“Well, then, we should find someplace like there, and live in that place instead.”
“Someplace that isn’t real?”
“Someplace that used to be real but stopped for a while.”
Roger nods. “Whatever you want, Dodge. We can live in a castle that got burnt down a thousand years ago, if it’ll make you happy.”
She nods, eyes half-closed. “It will.”
“Good.” He’s been steering them toward the beach, walking around the driftwood and rocks littering the shore. Someone will spot them soon and call the Coast Guard or something. He’s almost looking forward to that. They can take a nice ride in a boat and get Dodger someplace where she can be looked after. He’s pretty sure her body would be thrilled to get a little more blood into it, and he knows he’s a compatible donor. It’s just a matter of finding someone with a needle to spare.
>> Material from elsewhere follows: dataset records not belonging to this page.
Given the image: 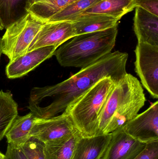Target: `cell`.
I'll return each instance as SVG.
<instances>
[{"label":"cell","mask_w":158,"mask_h":159,"mask_svg":"<svg viewBox=\"0 0 158 159\" xmlns=\"http://www.w3.org/2000/svg\"><path fill=\"white\" fill-rule=\"evenodd\" d=\"M109 143L101 159H133L145 147L120 128L110 133Z\"/></svg>","instance_id":"obj_10"},{"label":"cell","mask_w":158,"mask_h":159,"mask_svg":"<svg viewBox=\"0 0 158 159\" xmlns=\"http://www.w3.org/2000/svg\"><path fill=\"white\" fill-rule=\"evenodd\" d=\"M38 118L32 112L14 120L5 136L8 144L20 147L30 140V132Z\"/></svg>","instance_id":"obj_15"},{"label":"cell","mask_w":158,"mask_h":159,"mask_svg":"<svg viewBox=\"0 0 158 159\" xmlns=\"http://www.w3.org/2000/svg\"><path fill=\"white\" fill-rule=\"evenodd\" d=\"M19 148L28 159H46L43 144L40 142L29 140Z\"/></svg>","instance_id":"obj_22"},{"label":"cell","mask_w":158,"mask_h":159,"mask_svg":"<svg viewBox=\"0 0 158 159\" xmlns=\"http://www.w3.org/2000/svg\"><path fill=\"white\" fill-rule=\"evenodd\" d=\"M4 27L3 26L2 24V21H1V19H0V30H3Z\"/></svg>","instance_id":"obj_28"},{"label":"cell","mask_w":158,"mask_h":159,"mask_svg":"<svg viewBox=\"0 0 158 159\" xmlns=\"http://www.w3.org/2000/svg\"><path fill=\"white\" fill-rule=\"evenodd\" d=\"M117 34V24L105 30L76 35L60 46L54 55L63 67L83 69L111 53Z\"/></svg>","instance_id":"obj_3"},{"label":"cell","mask_w":158,"mask_h":159,"mask_svg":"<svg viewBox=\"0 0 158 159\" xmlns=\"http://www.w3.org/2000/svg\"><path fill=\"white\" fill-rule=\"evenodd\" d=\"M77 0H41L32 5L28 12L40 19L46 20L58 12Z\"/></svg>","instance_id":"obj_20"},{"label":"cell","mask_w":158,"mask_h":159,"mask_svg":"<svg viewBox=\"0 0 158 159\" xmlns=\"http://www.w3.org/2000/svg\"><path fill=\"white\" fill-rule=\"evenodd\" d=\"M78 131L66 112L47 119L37 118L30 132V139L43 144L58 142Z\"/></svg>","instance_id":"obj_7"},{"label":"cell","mask_w":158,"mask_h":159,"mask_svg":"<svg viewBox=\"0 0 158 159\" xmlns=\"http://www.w3.org/2000/svg\"><path fill=\"white\" fill-rule=\"evenodd\" d=\"M101 0H77L49 18L46 21H71Z\"/></svg>","instance_id":"obj_21"},{"label":"cell","mask_w":158,"mask_h":159,"mask_svg":"<svg viewBox=\"0 0 158 159\" xmlns=\"http://www.w3.org/2000/svg\"><path fill=\"white\" fill-rule=\"evenodd\" d=\"M18 116V104L10 92L0 91V141Z\"/></svg>","instance_id":"obj_18"},{"label":"cell","mask_w":158,"mask_h":159,"mask_svg":"<svg viewBox=\"0 0 158 159\" xmlns=\"http://www.w3.org/2000/svg\"><path fill=\"white\" fill-rule=\"evenodd\" d=\"M28 0H0V19L4 29L23 17L27 10Z\"/></svg>","instance_id":"obj_19"},{"label":"cell","mask_w":158,"mask_h":159,"mask_svg":"<svg viewBox=\"0 0 158 159\" xmlns=\"http://www.w3.org/2000/svg\"><path fill=\"white\" fill-rule=\"evenodd\" d=\"M111 138V134H98L79 138L72 159H101Z\"/></svg>","instance_id":"obj_13"},{"label":"cell","mask_w":158,"mask_h":159,"mask_svg":"<svg viewBox=\"0 0 158 159\" xmlns=\"http://www.w3.org/2000/svg\"><path fill=\"white\" fill-rule=\"evenodd\" d=\"M0 154H1V152H0Z\"/></svg>","instance_id":"obj_30"},{"label":"cell","mask_w":158,"mask_h":159,"mask_svg":"<svg viewBox=\"0 0 158 159\" xmlns=\"http://www.w3.org/2000/svg\"><path fill=\"white\" fill-rule=\"evenodd\" d=\"M116 83L110 77H104L72 101L65 109L64 111L82 137L99 134V116Z\"/></svg>","instance_id":"obj_4"},{"label":"cell","mask_w":158,"mask_h":159,"mask_svg":"<svg viewBox=\"0 0 158 159\" xmlns=\"http://www.w3.org/2000/svg\"><path fill=\"white\" fill-rule=\"evenodd\" d=\"M135 7H140L158 16V0H135Z\"/></svg>","instance_id":"obj_24"},{"label":"cell","mask_w":158,"mask_h":159,"mask_svg":"<svg viewBox=\"0 0 158 159\" xmlns=\"http://www.w3.org/2000/svg\"><path fill=\"white\" fill-rule=\"evenodd\" d=\"M123 129L134 139L144 143L158 140V102L128 122Z\"/></svg>","instance_id":"obj_8"},{"label":"cell","mask_w":158,"mask_h":159,"mask_svg":"<svg viewBox=\"0 0 158 159\" xmlns=\"http://www.w3.org/2000/svg\"><path fill=\"white\" fill-rule=\"evenodd\" d=\"M75 36L71 21H46L33 39L28 52L44 47L58 48Z\"/></svg>","instance_id":"obj_9"},{"label":"cell","mask_w":158,"mask_h":159,"mask_svg":"<svg viewBox=\"0 0 158 159\" xmlns=\"http://www.w3.org/2000/svg\"><path fill=\"white\" fill-rule=\"evenodd\" d=\"M146 99L140 81L126 73L110 92L99 119V134H109L137 116Z\"/></svg>","instance_id":"obj_2"},{"label":"cell","mask_w":158,"mask_h":159,"mask_svg":"<svg viewBox=\"0 0 158 159\" xmlns=\"http://www.w3.org/2000/svg\"><path fill=\"white\" fill-rule=\"evenodd\" d=\"M134 30L138 43L158 46V16L141 7H135Z\"/></svg>","instance_id":"obj_12"},{"label":"cell","mask_w":158,"mask_h":159,"mask_svg":"<svg viewBox=\"0 0 158 159\" xmlns=\"http://www.w3.org/2000/svg\"><path fill=\"white\" fill-rule=\"evenodd\" d=\"M2 54V38H0V60H1V57Z\"/></svg>","instance_id":"obj_27"},{"label":"cell","mask_w":158,"mask_h":159,"mask_svg":"<svg viewBox=\"0 0 158 159\" xmlns=\"http://www.w3.org/2000/svg\"><path fill=\"white\" fill-rule=\"evenodd\" d=\"M41 1V0H28L27 4V10L28 11V9L32 5Z\"/></svg>","instance_id":"obj_26"},{"label":"cell","mask_w":158,"mask_h":159,"mask_svg":"<svg viewBox=\"0 0 158 159\" xmlns=\"http://www.w3.org/2000/svg\"><path fill=\"white\" fill-rule=\"evenodd\" d=\"M4 155V159H28L20 148L10 144L7 146L6 152Z\"/></svg>","instance_id":"obj_25"},{"label":"cell","mask_w":158,"mask_h":159,"mask_svg":"<svg viewBox=\"0 0 158 159\" xmlns=\"http://www.w3.org/2000/svg\"><path fill=\"white\" fill-rule=\"evenodd\" d=\"M135 71L142 85L154 99L158 98V46L138 43Z\"/></svg>","instance_id":"obj_6"},{"label":"cell","mask_w":158,"mask_h":159,"mask_svg":"<svg viewBox=\"0 0 158 159\" xmlns=\"http://www.w3.org/2000/svg\"><path fill=\"white\" fill-rule=\"evenodd\" d=\"M128 57L125 52H111L60 83L33 88L28 108L40 119L50 118L63 113L70 103L104 77L118 82L127 73Z\"/></svg>","instance_id":"obj_1"},{"label":"cell","mask_w":158,"mask_h":159,"mask_svg":"<svg viewBox=\"0 0 158 159\" xmlns=\"http://www.w3.org/2000/svg\"><path fill=\"white\" fill-rule=\"evenodd\" d=\"M4 155L1 153V154H0V159H4Z\"/></svg>","instance_id":"obj_29"},{"label":"cell","mask_w":158,"mask_h":159,"mask_svg":"<svg viewBox=\"0 0 158 159\" xmlns=\"http://www.w3.org/2000/svg\"><path fill=\"white\" fill-rule=\"evenodd\" d=\"M58 48L54 46L44 47L27 52L26 54L9 61L6 68V74L9 79L25 76L42 62L54 56Z\"/></svg>","instance_id":"obj_11"},{"label":"cell","mask_w":158,"mask_h":159,"mask_svg":"<svg viewBox=\"0 0 158 159\" xmlns=\"http://www.w3.org/2000/svg\"><path fill=\"white\" fill-rule=\"evenodd\" d=\"M135 8V0H101L86 9L80 15L102 14L111 16L119 20Z\"/></svg>","instance_id":"obj_16"},{"label":"cell","mask_w":158,"mask_h":159,"mask_svg":"<svg viewBox=\"0 0 158 159\" xmlns=\"http://www.w3.org/2000/svg\"><path fill=\"white\" fill-rule=\"evenodd\" d=\"M116 18L102 14L80 15L71 21L75 36L105 30L118 24Z\"/></svg>","instance_id":"obj_14"},{"label":"cell","mask_w":158,"mask_h":159,"mask_svg":"<svg viewBox=\"0 0 158 159\" xmlns=\"http://www.w3.org/2000/svg\"><path fill=\"white\" fill-rule=\"evenodd\" d=\"M81 135L77 131L58 142L43 144L46 159H72L77 142Z\"/></svg>","instance_id":"obj_17"},{"label":"cell","mask_w":158,"mask_h":159,"mask_svg":"<svg viewBox=\"0 0 158 159\" xmlns=\"http://www.w3.org/2000/svg\"><path fill=\"white\" fill-rule=\"evenodd\" d=\"M133 159H158V140L146 144L144 149Z\"/></svg>","instance_id":"obj_23"},{"label":"cell","mask_w":158,"mask_h":159,"mask_svg":"<svg viewBox=\"0 0 158 159\" xmlns=\"http://www.w3.org/2000/svg\"><path fill=\"white\" fill-rule=\"evenodd\" d=\"M45 22L29 12L9 25L2 38V54L8 58L9 61L26 54Z\"/></svg>","instance_id":"obj_5"}]
</instances>
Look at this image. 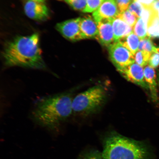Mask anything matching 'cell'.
Here are the masks:
<instances>
[{
  "mask_svg": "<svg viewBox=\"0 0 159 159\" xmlns=\"http://www.w3.org/2000/svg\"><path fill=\"white\" fill-rule=\"evenodd\" d=\"M148 65L153 68H156L159 66V54L154 52L151 55L149 59Z\"/></svg>",
  "mask_w": 159,
  "mask_h": 159,
  "instance_id": "obj_25",
  "label": "cell"
},
{
  "mask_svg": "<svg viewBox=\"0 0 159 159\" xmlns=\"http://www.w3.org/2000/svg\"><path fill=\"white\" fill-rule=\"evenodd\" d=\"M157 14L159 18V9L157 11Z\"/></svg>",
  "mask_w": 159,
  "mask_h": 159,
  "instance_id": "obj_32",
  "label": "cell"
},
{
  "mask_svg": "<svg viewBox=\"0 0 159 159\" xmlns=\"http://www.w3.org/2000/svg\"><path fill=\"white\" fill-rule=\"evenodd\" d=\"M152 54L148 52L139 50L134 55L135 63L143 67L146 66Z\"/></svg>",
  "mask_w": 159,
  "mask_h": 159,
  "instance_id": "obj_17",
  "label": "cell"
},
{
  "mask_svg": "<svg viewBox=\"0 0 159 159\" xmlns=\"http://www.w3.org/2000/svg\"><path fill=\"white\" fill-rule=\"evenodd\" d=\"M73 99L71 92L42 98L36 103L32 117L40 126L56 130L72 114Z\"/></svg>",
  "mask_w": 159,
  "mask_h": 159,
  "instance_id": "obj_2",
  "label": "cell"
},
{
  "mask_svg": "<svg viewBox=\"0 0 159 159\" xmlns=\"http://www.w3.org/2000/svg\"><path fill=\"white\" fill-rule=\"evenodd\" d=\"M68 4L76 11L83 12L86 8L87 0H65Z\"/></svg>",
  "mask_w": 159,
  "mask_h": 159,
  "instance_id": "obj_21",
  "label": "cell"
},
{
  "mask_svg": "<svg viewBox=\"0 0 159 159\" xmlns=\"http://www.w3.org/2000/svg\"><path fill=\"white\" fill-rule=\"evenodd\" d=\"M143 8L142 4L134 0L129 5L128 9L131 13L134 14L138 18H139L142 15Z\"/></svg>",
  "mask_w": 159,
  "mask_h": 159,
  "instance_id": "obj_22",
  "label": "cell"
},
{
  "mask_svg": "<svg viewBox=\"0 0 159 159\" xmlns=\"http://www.w3.org/2000/svg\"><path fill=\"white\" fill-rule=\"evenodd\" d=\"M107 97V91L102 85L91 87L73 98V113L82 116L94 113L103 106Z\"/></svg>",
  "mask_w": 159,
  "mask_h": 159,
  "instance_id": "obj_4",
  "label": "cell"
},
{
  "mask_svg": "<svg viewBox=\"0 0 159 159\" xmlns=\"http://www.w3.org/2000/svg\"><path fill=\"white\" fill-rule=\"evenodd\" d=\"M135 1L138 2L142 4V5L144 4L145 0H134Z\"/></svg>",
  "mask_w": 159,
  "mask_h": 159,
  "instance_id": "obj_28",
  "label": "cell"
},
{
  "mask_svg": "<svg viewBox=\"0 0 159 159\" xmlns=\"http://www.w3.org/2000/svg\"><path fill=\"white\" fill-rule=\"evenodd\" d=\"M120 13L126 11L134 0H115Z\"/></svg>",
  "mask_w": 159,
  "mask_h": 159,
  "instance_id": "obj_24",
  "label": "cell"
},
{
  "mask_svg": "<svg viewBox=\"0 0 159 159\" xmlns=\"http://www.w3.org/2000/svg\"><path fill=\"white\" fill-rule=\"evenodd\" d=\"M28 1H34L41 2L44 3L46 0H28Z\"/></svg>",
  "mask_w": 159,
  "mask_h": 159,
  "instance_id": "obj_30",
  "label": "cell"
},
{
  "mask_svg": "<svg viewBox=\"0 0 159 159\" xmlns=\"http://www.w3.org/2000/svg\"><path fill=\"white\" fill-rule=\"evenodd\" d=\"M155 0H145L144 4L143 5H150Z\"/></svg>",
  "mask_w": 159,
  "mask_h": 159,
  "instance_id": "obj_27",
  "label": "cell"
},
{
  "mask_svg": "<svg viewBox=\"0 0 159 159\" xmlns=\"http://www.w3.org/2000/svg\"><path fill=\"white\" fill-rule=\"evenodd\" d=\"M113 19H102L97 23L98 34L95 39L101 45L107 47L115 42L112 27Z\"/></svg>",
  "mask_w": 159,
  "mask_h": 159,
  "instance_id": "obj_10",
  "label": "cell"
},
{
  "mask_svg": "<svg viewBox=\"0 0 159 159\" xmlns=\"http://www.w3.org/2000/svg\"><path fill=\"white\" fill-rule=\"evenodd\" d=\"M80 27L84 39H95L98 35V25L93 17L90 16L80 17Z\"/></svg>",
  "mask_w": 159,
  "mask_h": 159,
  "instance_id": "obj_12",
  "label": "cell"
},
{
  "mask_svg": "<svg viewBox=\"0 0 159 159\" xmlns=\"http://www.w3.org/2000/svg\"><path fill=\"white\" fill-rule=\"evenodd\" d=\"M157 53L159 54V48L156 49Z\"/></svg>",
  "mask_w": 159,
  "mask_h": 159,
  "instance_id": "obj_31",
  "label": "cell"
},
{
  "mask_svg": "<svg viewBox=\"0 0 159 159\" xmlns=\"http://www.w3.org/2000/svg\"><path fill=\"white\" fill-rule=\"evenodd\" d=\"M108 48L109 57L118 71L135 63L134 55L119 41Z\"/></svg>",
  "mask_w": 159,
  "mask_h": 159,
  "instance_id": "obj_5",
  "label": "cell"
},
{
  "mask_svg": "<svg viewBox=\"0 0 159 159\" xmlns=\"http://www.w3.org/2000/svg\"><path fill=\"white\" fill-rule=\"evenodd\" d=\"M148 23L143 20L142 18H138L134 27V32L140 40L148 37Z\"/></svg>",
  "mask_w": 159,
  "mask_h": 159,
  "instance_id": "obj_16",
  "label": "cell"
},
{
  "mask_svg": "<svg viewBox=\"0 0 159 159\" xmlns=\"http://www.w3.org/2000/svg\"><path fill=\"white\" fill-rule=\"evenodd\" d=\"M80 17L67 20L56 25V29L65 38L72 41L84 39L80 27Z\"/></svg>",
  "mask_w": 159,
  "mask_h": 159,
  "instance_id": "obj_6",
  "label": "cell"
},
{
  "mask_svg": "<svg viewBox=\"0 0 159 159\" xmlns=\"http://www.w3.org/2000/svg\"><path fill=\"white\" fill-rule=\"evenodd\" d=\"M112 27L115 42L134 32V27H131L118 17L113 19Z\"/></svg>",
  "mask_w": 159,
  "mask_h": 159,
  "instance_id": "obj_13",
  "label": "cell"
},
{
  "mask_svg": "<svg viewBox=\"0 0 159 159\" xmlns=\"http://www.w3.org/2000/svg\"><path fill=\"white\" fill-rule=\"evenodd\" d=\"M120 12L115 0H104L98 9L93 14L97 23L104 19H114Z\"/></svg>",
  "mask_w": 159,
  "mask_h": 159,
  "instance_id": "obj_9",
  "label": "cell"
},
{
  "mask_svg": "<svg viewBox=\"0 0 159 159\" xmlns=\"http://www.w3.org/2000/svg\"><path fill=\"white\" fill-rule=\"evenodd\" d=\"M78 159H102V152L94 148H89L81 153Z\"/></svg>",
  "mask_w": 159,
  "mask_h": 159,
  "instance_id": "obj_18",
  "label": "cell"
},
{
  "mask_svg": "<svg viewBox=\"0 0 159 159\" xmlns=\"http://www.w3.org/2000/svg\"><path fill=\"white\" fill-rule=\"evenodd\" d=\"M25 15L29 18L37 21H44L49 16L48 8L44 3L27 1L24 7Z\"/></svg>",
  "mask_w": 159,
  "mask_h": 159,
  "instance_id": "obj_8",
  "label": "cell"
},
{
  "mask_svg": "<svg viewBox=\"0 0 159 159\" xmlns=\"http://www.w3.org/2000/svg\"><path fill=\"white\" fill-rule=\"evenodd\" d=\"M148 35L150 39L159 38V18L156 12L152 14L149 20Z\"/></svg>",
  "mask_w": 159,
  "mask_h": 159,
  "instance_id": "obj_15",
  "label": "cell"
},
{
  "mask_svg": "<svg viewBox=\"0 0 159 159\" xmlns=\"http://www.w3.org/2000/svg\"><path fill=\"white\" fill-rule=\"evenodd\" d=\"M118 71L122 76L129 82L148 90L145 80L143 67L134 63Z\"/></svg>",
  "mask_w": 159,
  "mask_h": 159,
  "instance_id": "obj_7",
  "label": "cell"
},
{
  "mask_svg": "<svg viewBox=\"0 0 159 159\" xmlns=\"http://www.w3.org/2000/svg\"><path fill=\"white\" fill-rule=\"evenodd\" d=\"M102 159H150L152 150L144 141L127 138L111 131L102 140Z\"/></svg>",
  "mask_w": 159,
  "mask_h": 159,
  "instance_id": "obj_3",
  "label": "cell"
},
{
  "mask_svg": "<svg viewBox=\"0 0 159 159\" xmlns=\"http://www.w3.org/2000/svg\"><path fill=\"white\" fill-rule=\"evenodd\" d=\"M140 40L133 32L127 36L119 39L118 41L134 55L138 51Z\"/></svg>",
  "mask_w": 159,
  "mask_h": 159,
  "instance_id": "obj_14",
  "label": "cell"
},
{
  "mask_svg": "<svg viewBox=\"0 0 159 159\" xmlns=\"http://www.w3.org/2000/svg\"><path fill=\"white\" fill-rule=\"evenodd\" d=\"M150 6L153 11L157 12L159 9V0H155Z\"/></svg>",
  "mask_w": 159,
  "mask_h": 159,
  "instance_id": "obj_26",
  "label": "cell"
},
{
  "mask_svg": "<svg viewBox=\"0 0 159 159\" xmlns=\"http://www.w3.org/2000/svg\"><path fill=\"white\" fill-rule=\"evenodd\" d=\"M42 53L39 36L34 33L17 37L7 42L2 56L6 66L44 69L46 66Z\"/></svg>",
  "mask_w": 159,
  "mask_h": 159,
  "instance_id": "obj_1",
  "label": "cell"
},
{
  "mask_svg": "<svg viewBox=\"0 0 159 159\" xmlns=\"http://www.w3.org/2000/svg\"><path fill=\"white\" fill-rule=\"evenodd\" d=\"M86 8L83 12L91 13L98 9L102 4L103 0H87Z\"/></svg>",
  "mask_w": 159,
  "mask_h": 159,
  "instance_id": "obj_23",
  "label": "cell"
},
{
  "mask_svg": "<svg viewBox=\"0 0 159 159\" xmlns=\"http://www.w3.org/2000/svg\"><path fill=\"white\" fill-rule=\"evenodd\" d=\"M103 1H104V0H103Z\"/></svg>",
  "mask_w": 159,
  "mask_h": 159,
  "instance_id": "obj_34",
  "label": "cell"
},
{
  "mask_svg": "<svg viewBox=\"0 0 159 159\" xmlns=\"http://www.w3.org/2000/svg\"><path fill=\"white\" fill-rule=\"evenodd\" d=\"M145 81L150 91L151 99L153 102L157 103L158 101V82L157 75L154 68L147 66L144 69Z\"/></svg>",
  "mask_w": 159,
  "mask_h": 159,
  "instance_id": "obj_11",
  "label": "cell"
},
{
  "mask_svg": "<svg viewBox=\"0 0 159 159\" xmlns=\"http://www.w3.org/2000/svg\"><path fill=\"white\" fill-rule=\"evenodd\" d=\"M59 1H61V0H59Z\"/></svg>",
  "mask_w": 159,
  "mask_h": 159,
  "instance_id": "obj_33",
  "label": "cell"
},
{
  "mask_svg": "<svg viewBox=\"0 0 159 159\" xmlns=\"http://www.w3.org/2000/svg\"><path fill=\"white\" fill-rule=\"evenodd\" d=\"M139 50L146 51L151 53H157L156 48L154 46L152 40L148 37L140 40Z\"/></svg>",
  "mask_w": 159,
  "mask_h": 159,
  "instance_id": "obj_19",
  "label": "cell"
},
{
  "mask_svg": "<svg viewBox=\"0 0 159 159\" xmlns=\"http://www.w3.org/2000/svg\"><path fill=\"white\" fill-rule=\"evenodd\" d=\"M157 80L158 86L159 88V70L157 71Z\"/></svg>",
  "mask_w": 159,
  "mask_h": 159,
  "instance_id": "obj_29",
  "label": "cell"
},
{
  "mask_svg": "<svg viewBox=\"0 0 159 159\" xmlns=\"http://www.w3.org/2000/svg\"><path fill=\"white\" fill-rule=\"evenodd\" d=\"M118 17L132 27H134L138 19L134 14L131 13L128 9L120 13Z\"/></svg>",
  "mask_w": 159,
  "mask_h": 159,
  "instance_id": "obj_20",
  "label": "cell"
}]
</instances>
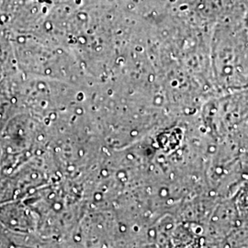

They walk down the shore, water lapping at their shoes, and somehow it’s no surprise when a bundle of spindrift and kelp resolves into the body of a woman, lying, Ophelia-esque, in the foam.
“Dodger, can you stand on your own?”
“I can try,” she says, and steps away from him, opening her eyes and wrapping her arms around herself. She’s looking better. There’s some color back in her cheeks, and when he moves out of her reach, she doesn’t wobble. She’s rebuilding herself, one simple cell division at a time, and biology is in many ways a mathematical function. She’s going to be fine.
The same cannot necessarily be said of Erin. She’s pale, but lacks the waxen bloodlessness Dodger so recently displayed: her skin has a faint greenish tinge, like she’s lingered too long in the chambers of the sea. Human voices did not wake her. Her clothing is torn, but her limbs seem straight and strong, and she has no visible wounds.
“Erin.” Roger kneels beside her, lifting her head tenderly from the sand. Dodger, watching, can finally see how they were lovers; can see the delicate hyperspace they sketched between them, before Erin’s betrayal shattered it forever.
He cups her skull with his fingers, looking at her closed eyes, and smiles, because he can see the story of her. She finally makes sense.
“You’re okay,” he says. “Open your eyes.”
There’s nothing to contradict him, no reason she shouldn’t be able to survive the trauma she’s endured. His words are put before the universe, and after a moment, the universe agrees with him. Her eyes open. She blinks, twice, before she gasps, taking a huge, sucking breath of air. Roger takes his hands away as she begins to cough, rolls onto her side, and vomits a lungful of water onto the sand.
Dodger tilts her head. “What, you can raise the dead now?” she asks. “Fancy.”
“Hey, you were almost dead what, fifteen minutes ago? Shut your face.”
“I’ll shut your face,” she says, smirking, amused. She quiets, and watches Erin continue to vomit what seems like half the sea out of her body. There is more water there than woman, or at least it looks that way. Maybe Roger can raise the dead.
Dodger hugs herself and shivers, and wonders whether that’s a good thing.
Finally, Erin is finished vomiting. She pushes herself unsteadily upright in the sand and coughs, once, before she smiles. “You did it,” she says, looking from the blood-smeared Roger to the blood-drenched Dodger. “You manifested.”
“That and a cup of coffee will buy us a night in a holding cell if we don’t get off this beach,” says Dodger. “Someone’s going to call the Coast Guard soon, if they haven’t already, and since we’re probably being looked at for arson right now, maybe that’s not such a good thing? As a thought?”
“You don’t understand how much things have changed for you,” says Erin. She shifts her weight to her feet, tottering into a standing position. She looks weak as a kitten. “No one’s going to arrest you, or try to put you in jail. No one’s going to touch you, ever again, if you don’t want them to.”
For a girl who just maybe-drowned, she’s remarkably spry. Roger watches her, an uneasy sense of responsibility spreading through his bones. This is his. He made it, made her, when he called her back from her watery grave. “So we’re done,” he says.
Erin looks at him. “Not quite. There’s still one person out there who knows what you are, knows what you can do, and knows enough to want to hurt you.”